╭─ Text segment

Just because an organization doesn't have rights doesn't mean we have to go out of our way to take away their rights.
> Example: John and Sam form an organization for comic book collecting. They have a secret meeting to agree on a price to offer a potential seller of a rare comic book. Since John and Sam, Inc. “Have no rights” the seller is allowed to sit in the room during their meeting. However this violates the right of Sam to freely associate with John and his right to not have to associate with the interloper. It also violates the privacy of San and John as individuals since their private conversation — even as members of their two-man organization are now being shared with anyone who wants to sit in since, in this scenario, their organization doesn’t have rights.
It sounds like you've figured out that John and Sam, as individuals, each have a right to have a private conversation. John and Sam, Inc. doesn't have rights, but that doesn't suddenly remove John and Sam's individual rights.
The entire point of organizational transparency is to protect the rights of individuals, so obviously if organizational transparency would violate the rights of individuals, the individual rights to privacy supercede the need for organizational transparency.
It's telling that your example of an organization has two people in it. At a small scale, organizations tend to protect the rights of the individuals in the organization fairly well. It's at larger scales that the non-rights of an organization come in conflict more often with the rights of individuals.
You see this inconsistency in individual people all the time. Like how almost everyone wants to be found easily on LinkedIn, Twitter, etc, so they add a public profile photo. Then they freak out because someone starts scraping these photos to build a facial recognition model.
One of my clients is involved in property tax collection and reporting. Property Tax records are public info, and their website allows looking up the records for any property without a login. However, the data behind this website it the _source_ of the public records, and not the public records themselves (which would be local government databases).
For years now we've been in an arms race with someone using a botnet to scrape all of the account information for a particular county. My client doesn't care so much about the data; it's the server load that's a problem. Normal activity for this site is a few dozen account searches per minute, but when the botnet gets through our blockade it sends hundreds of search requests per second, overwhelmimg the site. The operator of the botnet has NEVER tried to contact my client to ask for an efficient api to access the data, which they'd probably provide for a minimal fee.
I work on a fully open data repository. The website has the API linked in 3 places, so when I find inappropriate scraping I block it with "HTTP 420 ... see <API link> or contact <email>".
Some people probably switch to using the API, but no-one has ever contacted us. They either give up, or run their scraper on a different computer -- I've seen the same scraper move between university computers, departments, then (in the evening) to a consumer broadband IP.
I really don't understand why anyone would bother writing and using a web scraper when an API exists. Does the API not provide all the same data/functions as the website? Scrapers are a big PITA compared to just using an API: they're much harder to write to be reliable, and they can break at any time, whenever the site makes even the smallest change. APIs avoid all that mess, and make performance far better too (on both sides), since you're only downloading the data you want, not a ton of Javascript and HTML that you don't.

╰─

(Given problem A):
Reproduce the part of the forum thread that begins at the words "Some people probably" and stops after the words "consumer broadband IP.".
(Given problem B):
Answer these questions from the forum thread:
(i) At what scale, according to the thread, do the non-rights of an organization come into conflict more often with the rights of individuals?
(ii) How many account searches per minute count as normal activity for the property tax site?
(iii) Which HTTP status code does the open data repository use to block inappropriate scraping?

╭─ Supplied entries

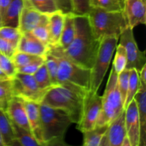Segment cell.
<instances>
[{"label":"cell","mask_w":146,"mask_h":146,"mask_svg":"<svg viewBox=\"0 0 146 146\" xmlns=\"http://www.w3.org/2000/svg\"><path fill=\"white\" fill-rule=\"evenodd\" d=\"M5 111L12 122L31 132L24 99L13 96L9 101Z\"/></svg>","instance_id":"14"},{"label":"cell","mask_w":146,"mask_h":146,"mask_svg":"<svg viewBox=\"0 0 146 146\" xmlns=\"http://www.w3.org/2000/svg\"><path fill=\"white\" fill-rule=\"evenodd\" d=\"M48 51L57 58L58 64L57 80L83 94L89 91L91 69L83 68L71 61L58 46H48Z\"/></svg>","instance_id":"3"},{"label":"cell","mask_w":146,"mask_h":146,"mask_svg":"<svg viewBox=\"0 0 146 146\" xmlns=\"http://www.w3.org/2000/svg\"><path fill=\"white\" fill-rule=\"evenodd\" d=\"M101 109L102 96L98 93H91L88 91L84 97L82 114L77 128L81 133H84L95 128Z\"/></svg>","instance_id":"9"},{"label":"cell","mask_w":146,"mask_h":146,"mask_svg":"<svg viewBox=\"0 0 146 146\" xmlns=\"http://www.w3.org/2000/svg\"><path fill=\"white\" fill-rule=\"evenodd\" d=\"M0 68L6 75L11 79L17 73V68L12 60L0 53Z\"/></svg>","instance_id":"36"},{"label":"cell","mask_w":146,"mask_h":146,"mask_svg":"<svg viewBox=\"0 0 146 146\" xmlns=\"http://www.w3.org/2000/svg\"><path fill=\"white\" fill-rule=\"evenodd\" d=\"M138 108L140 121L139 146L146 145V86H140L138 92L134 96Z\"/></svg>","instance_id":"18"},{"label":"cell","mask_w":146,"mask_h":146,"mask_svg":"<svg viewBox=\"0 0 146 146\" xmlns=\"http://www.w3.org/2000/svg\"><path fill=\"white\" fill-rule=\"evenodd\" d=\"M42 15L43 14L31 7L27 0H24V7L19 17V29L21 33L31 31L39 24Z\"/></svg>","instance_id":"17"},{"label":"cell","mask_w":146,"mask_h":146,"mask_svg":"<svg viewBox=\"0 0 146 146\" xmlns=\"http://www.w3.org/2000/svg\"><path fill=\"white\" fill-rule=\"evenodd\" d=\"M115 48H116V53H115V58L113 63L112 68L118 74L125 68L127 63V56L126 51L123 46L120 44L118 45L117 44Z\"/></svg>","instance_id":"31"},{"label":"cell","mask_w":146,"mask_h":146,"mask_svg":"<svg viewBox=\"0 0 146 146\" xmlns=\"http://www.w3.org/2000/svg\"><path fill=\"white\" fill-rule=\"evenodd\" d=\"M0 135L5 146L18 145L16 141L12 125L5 110L0 108Z\"/></svg>","instance_id":"22"},{"label":"cell","mask_w":146,"mask_h":146,"mask_svg":"<svg viewBox=\"0 0 146 146\" xmlns=\"http://www.w3.org/2000/svg\"><path fill=\"white\" fill-rule=\"evenodd\" d=\"M85 95L65 85H58L49 88L41 103L64 110L69 115L73 123L78 125L81 121Z\"/></svg>","instance_id":"5"},{"label":"cell","mask_w":146,"mask_h":146,"mask_svg":"<svg viewBox=\"0 0 146 146\" xmlns=\"http://www.w3.org/2000/svg\"><path fill=\"white\" fill-rule=\"evenodd\" d=\"M75 36L64 54L83 68L91 69L94 64L100 43L93 34L88 16L75 15Z\"/></svg>","instance_id":"1"},{"label":"cell","mask_w":146,"mask_h":146,"mask_svg":"<svg viewBox=\"0 0 146 146\" xmlns=\"http://www.w3.org/2000/svg\"><path fill=\"white\" fill-rule=\"evenodd\" d=\"M33 76H34V78L36 82L37 85H38V88L41 90L48 91L49 88L53 87L48 71H47L45 63H44L38 68V69L33 74Z\"/></svg>","instance_id":"28"},{"label":"cell","mask_w":146,"mask_h":146,"mask_svg":"<svg viewBox=\"0 0 146 146\" xmlns=\"http://www.w3.org/2000/svg\"><path fill=\"white\" fill-rule=\"evenodd\" d=\"M123 12L128 27L132 29L139 24H146L145 0H124Z\"/></svg>","instance_id":"12"},{"label":"cell","mask_w":146,"mask_h":146,"mask_svg":"<svg viewBox=\"0 0 146 146\" xmlns=\"http://www.w3.org/2000/svg\"><path fill=\"white\" fill-rule=\"evenodd\" d=\"M44 63V56L40 57L27 65L17 68V72L33 75Z\"/></svg>","instance_id":"38"},{"label":"cell","mask_w":146,"mask_h":146,"mask_svg":"<svg viewBox=\"0 0 146 146\" xmlns=\"http://www.w3.org/2000/svg\"><path fill=\"white\" fill-rule=\"evenodd\" d=\"M17 47L9 41L0 38V53L11 59L14 54L17 52Z\"/></svg>","instance_id":"39"},{"label":"cell","mask_w":146,"mask_h":146,"mask_svg":"<svg viewBox=\"0 0 146 146\" xmlns=\"http://www.w3.org/2000/svg\"><path fill=\"white\" fill-rule=\"evenodd\" d=\"M139 81L140 86H146V64L139 72Z\"/></svg>","instance_id":"41"},{"label":"cell","mask_w":146,"mask_h":146,"mask_svg":"<svg viewBox=\"0 0 146 146\" xmlns=\"http://www.w3.org/2000/svg\"><path fill=\"white\" fill-rule=\"evenodd\" d=\"M108 125L96 126L93 129L87 131L84 133V143L85 146H99L103 135L108 128Z\"/></svg>","instance_id":"24"},{"label":"cell","mask_w":146,"mask_h":146,"mask_svg":"<svg viewBox=\"0 0 146 146\" xmlns=\"http://www.w3.org/2000/svg\"><path fill=\"white\" fill-rule=\"evenodd\" d=\"M57 10L64 14H73V4L71 0H54Z\"/></svg>","instance_id":"40"},{"label":"cell","mask_w":146,"mask_h":146,"mask_svg":"<svg viewBox=\"0 0 146 146\" xmlns=\"http://www.w3.org/2000/svg\"><path fill=\"white\" fill-rule=\"evenodd\" d=\"M91 7L106 11H123L124 0H90Z\"/></svg>","instance_id":"29"},{"label":"cell","mask_w":146,"mask_h":146,"mask_svg":"<svg viewBox=\"0 0 146 146\" xmlns=\"http://www.w3.org/2000/svg\"><path fill=\"white\" fill-rule=\"evenodd\" d=\"M44 63H45L46 67L48 71L53 86H58L59 84H58V80H57L58 64L56 57L48 51L44 56Z\"/></svg>","instance_id":"27"},{"label":"cell","mask_w":146,"mask_h":146,"mask_svg":"<svg viewBox=\"0 0 146 146\" xmlns=\"http://www.w3.org/2000/svg\"><path fill=\"white\" fill-rule=\"evenodd\" d=\"M24 0H11L1 19L0 27H12L19 28V22Z\"/></svg>","instance_id":"20"},{"label":"cell","mask_w":146,"mask_h":146,"mask_svg":"<svg viewBox=\"0 0 146 146\" xmlns=\"http://www.w3.org/2000/svg\"><path fill=\"white\" fill-rule=\"evenodd\" d=\"M21 32L19 28L12 27H0V38H2L17 47Z\"/></svg>","instance_id":"33"},{"label":"cell","mask_w":146,"mask_h":146,"mask_svg":"<svg viewBox=\"0 0 146 146\" xmlns=\"http://www.w3.org/2000/svg\"><path fill=\"white\" fill-rule=\"evenodd\" d=\"M13 96L21 98L24 101L41 103L47 91L38 88L34 76L17 72L11 79Z\"/></svg>","instance_id":"8"},{"label":"cell","mask_w":146,"mask_h":146,"mask_svg":"<svg viewBox=\"0 0 146 146\" xmlns=\"http://www.w3.org/2000/svg\"><path fill=\"white\" fill-rule=\"evenodd\" d=\"M44 146L66 145L65 135L73 123L69 115L60 108L39 104Z\"/></svg>","instance_id":"2"},{"label":"cell","mask_w":146,"mask_h":146,"mask_svg":"<svg viewBox=\"0 0 146 146\" xmlns=\"http://www.w3.org/2000/svg\"><path fill=\"white\" fill-rule=\"evenodd\" d=\"M118 39V37L110 36L106 37L101 41L96 58L91 69L90 92L98 93L111 64Z\"/></svg>","instance_id":"7"},{"label":"cell","mask_w":146,"mask_h":146,"mask_svg":"<svg viewBox=\"0 0 146 146\" xmlns=\"http://www.w3.org/2000/svg\"><path fill=\"white\" fill-rule=\"evenodd\" d=\"M120 44L123 46L126 51L127 63L125 68H135L139 73L146 64L145 51H141L138 48L134 37L133 29L127 27L119 37Z\"/></svg>","instance_id":"10"},{"label":"cell","mask_w":146,"mask_h":146,"mask_svg":"<svg viewBox=\"0 0 146 146\" xmlns=\"http://www.w3.org/2000/svg\"><path fill=\"white\" fill-rule=\"evenodd\" d=\"M9 79H10V78L6 75L5 73H4V71L1 69V68H0V80H1V81H4V80H9Z\"/></svg>","instance_id":"43"},{"label":"cell","mask_w":146,"mask_h":146,"mask_svg":"<svg viewBox=\"0 0 146 146\" xmlns=\"http://www.w3.org/2000/svg\"><path fill=\"white\" fill-rule=\"evenodd\" d=\"M139 73L135 68H131V69H130L129 84H128V91H127L125 103L123 104L124 109H125L129 105L130 103L133 100L134 96L139 89Z\"/></svg>","instance_id":"25"},{"label":"cell","mask_w":146,"mask_h":146,"mask_svg":"<svg viewBox=\"0 0 146 146\" xmlns=\"http://www.w3.org/2000/svg\"><path fill=\"white\" fill-rule=\"evenodd\" d=\"M125 123L127 136L129 138L131 146H139L140 121L135 99L125 109Z\"/></svg>","instance_id":"13"},{"label":"cell","mask_w":146,"mask_h":146,"mask_svg":"<svg viewBox=\"0 0 146 146\" xmlns=\"http://www.w3.org/2000/svg\"><path fill=\"white\" fill-rule=\"evenodd\" d=\"M48 50V46L36 38L31 31L21 33L17 45V51L27 53L31 55L44 56Z\"/></svg>","instance_id":"16"},{"label":"cell","mask_w":146,"mask_h":146,"mask_svg":"<svg viewBox=\"0 0 146 146\" xmlns=\"http://www.w3.org/2000/svg\"><path fill=\"white\" fill-rule=\"evenodd\" d=\"M30 131L40 146H44L39 103L24 101Z\"/></svg>","instance_id":"15"},{"label":"cell","mask_w":146,"mask_h":146,"mask_svg":"<svg viewBox=\"0 0 146 146\" xmlns=\"http://www.w3.org/2000/svg\"><path fill=\"white\" fill-rule=\"evenodd\" d=\"M127 135L125 123V110L108 125L103 135L99 146H121L124 138Z\"/></svg>","instance_id":"11"},{"label":"cell","mask_w":146,"mask_h":146,"mask_svg":"<svg viewBox=\"0 0 146 146\" xmlns=\"http://www.w3.org/2000/svg\"><path fill=\"white\" fill-rule=\"evenodd\" d=\"M130 69L125 68L120 74H118V86L119 92L121 94V99L123 103H125L128 91V84H129Z\"/></svg>","instance_id":"35"},{"label":"cell","mask_w":146,"mask_h":146,"mask_svg":"<svg viewBox=\"0 0 146 146\" xmlns=\"http://www.w3.org/2000/svg\"><path fill=\"white\" fill-rule=\"evenodd\" d=\"M13 97L11 79L0 80V108L6 110L9 101Z\"/></svg>","instance_id":"32"},{"label":"cell","mask_w":146,"mask_h":146,"mask_svg":"<svg viewBox=\"0 0 146 146\" xmlns=\"http://www.w3.org/2000/svg\"><path fill=\"white\" fill-rule=\"evenodd\" d=\"M27 1L41 14H50L57 11L54 0H27Z\"/></svg>","instance_id":"30"},{"label":"cell","mask_w":146,"mask_h":146,"mask_svg":"<svg viewBox=\"0 0 146 146\" xmlns=\"http://www.w3.org/2000/svg\"><path fill=\"white\" fill-rule=\"evenodd\" d=\"M40 57L42 56L31 55V54H27V53L17 51V52L14 54V56L11 58V60H12L16 68H18L30 64V63L35 61Z\"/></svg>","instance_id":"34"},{"label":"cell","mask_w":146,"mask_h":146,"mask_svg":"<svg viewBox=\"0 0 146 146\" xmlns=\"http://www.w3.org/2000/svg\"><path fill=\"white\" fill-rule=\"evenodd\" d=\"M74 15H87L91 9L90 0H71Z\"/></svg>","instance_id":"37"},{"label":"cell","mask_w":146,"mask_h":146,"mask_svg":"<svg viewBox=\"0 0 146 146\" xmlns=\"http://www.w3.org/2000/svg\"><path fill=\"white\" fill-rule=\"evenodd\" d=\"M13 133L17 144L23 146H40L29 131L11 121Z\"/></svg>","instance_id":"23"},{"label":"cell","mask_w":146,"mask_h":146,"mask_svg":"<svg viewBox=\"0 0 146 146\" xmlns=\"http://www.w3.org/2000/svg\"><path fill=\"white\" fill-rule=\"evenodd\" d=\"M75 31V15L74 14H64V27L58 45L60 48L63 50L68 48L74 39Z\"/></svg>","instance_id":"21"},{"label":"cell","mask_w":146,"mask_h":146,"mask_svg":"<svg viewBox=\"0 0 146 146\" xmlns=\"http://www.w3.org/2000/svg\"><path fill=\"white\" fill-rule=\"evenodd\" d=\"M87 16L93 34L99 41L106 37L119 38L128 27L123 11H106L91 7Z\"/></svg>","instance_id":"4"},{"label":"cell","mask_w":146,"mask_h":146,"mask_svg":"<svg viewBox=\"0 0 146 146\" xmlns=\"http://www.w3.org/2000/svg\"><path fill=\"white\" fill-rule=\"evenodd\" d=\"M11 0H0V17H1V21L4 12L7 9V7L10 4Z\"/></svg>","instance_id":"42"},{"label":"cell","mask_w":146,"mask_h":146,"mask_svg":"<svg viewBox=\"0 0 146 146\" xmlns=\"http://www.w3.org/2000/svg\"><path fill=\"white\" fill-rule=\"evenodd\" d=\"M33 35L45 45H49L48 32V14H43L39 24L31 31Z\"/></svg>","instance_id":"26"},{"label":"cell","mask_w":146,"mask_h":146,"mask_svg":"<svg viewBox=\"0 0 146 146\" xmlns=\"http://www.w3.org/2000/svg\"><path fill=\"white\" fill-rule=\"evenodd\" d=\"M121 146H131L129 138H128V137L127 136V135L125 137V138H124V139H123V141L122 145H121Z\"/></svg>","instance_id":"44"},{"label":"cell","mask_w":146,"mask_h":146,"mask_svg":"<svg viewBox=\"0 0 146 146\" xmlns=\"http://www.w3.org/2000/svg\"><path fill=\"white\" fill-rule=\"evenodd\" d=\"M0 146H5V145H4V143H3V141H2V139H1V135H0Z\"/></svg>","instance_id":"45"},{"label":"cell","mask_w":146,"mask_h":146,"mask_svg":"<svg viewBox=\"0 0 146 146\" xmlns=\"http://www.w3.org/2000/svg\"><path fill=\"white\" fill-rule=\"evenodd\" d=\"M64 14L58 10L48 14V32H49L48 46L58 45L63 27H64Z\"/></svg>","instance_id":"19"},{"label":"cell","mask_w":146,"mask_h":146,"mask_svg":"<svg viewBox=\"0 0 146 146\" xmlns=\"http://www.w3.org/2000/svg\"><path fill=\"white\" fill-rule=\"evenodd\" d=\"M0 25H1V17H0Z\"/></svg>","instance_id":"46"},{"label":"cell","mask_w":146,"mask_h":146,"mask_svg":"<svg viewBox=\"0 0 146 146\" xmlns=\"http://www.w3.org/2000/svg\"><path fill=\"white\" fill-rule=\"evenodd\" d=\"M123 110V103L118 86V74L112 68L104 96L102 109L100 112L96 126L109 125Z\"/></svg>","instance_id":"6"}]
</instances>
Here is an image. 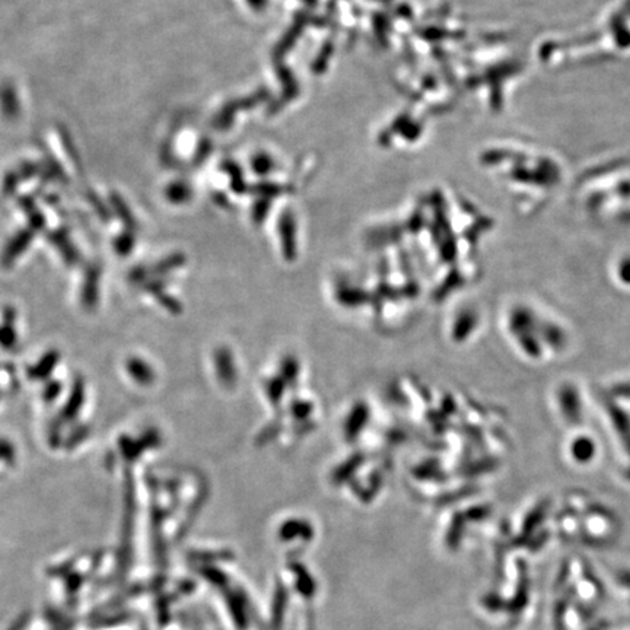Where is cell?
I'll list each match as a JSON object with an SVG mask.
<instances>
[{
	"mask_svg": "<svg viewBox=\"0 0 630 630\" xmlns=\"http://www.w3.org/2000/svg\"><path fill=\"white\" fill-rule=\"evenodd\" d=\"M592 451H594V445L587 438H581L576 439L573 442V445H571V454H573V457L580 461H588L589 458H592Z\"/></svg>",
	"mask_w": 630,
	"mask_h": 630,
	"instance_id": "obj_1",
	"label": "cell"
}]
</instances>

╰─

(Solution A):
Some people probably switch to using the API, but no-one has ever contacted us. They either give up, or run their scraper on a different computer -- I've seen the same scraper move between university computers, departments, then (in the evening) to a consumer broadband IP.

(Solution B):
(i) At larger scales.
(ii) A few dozen.
(iii) HTTP 420.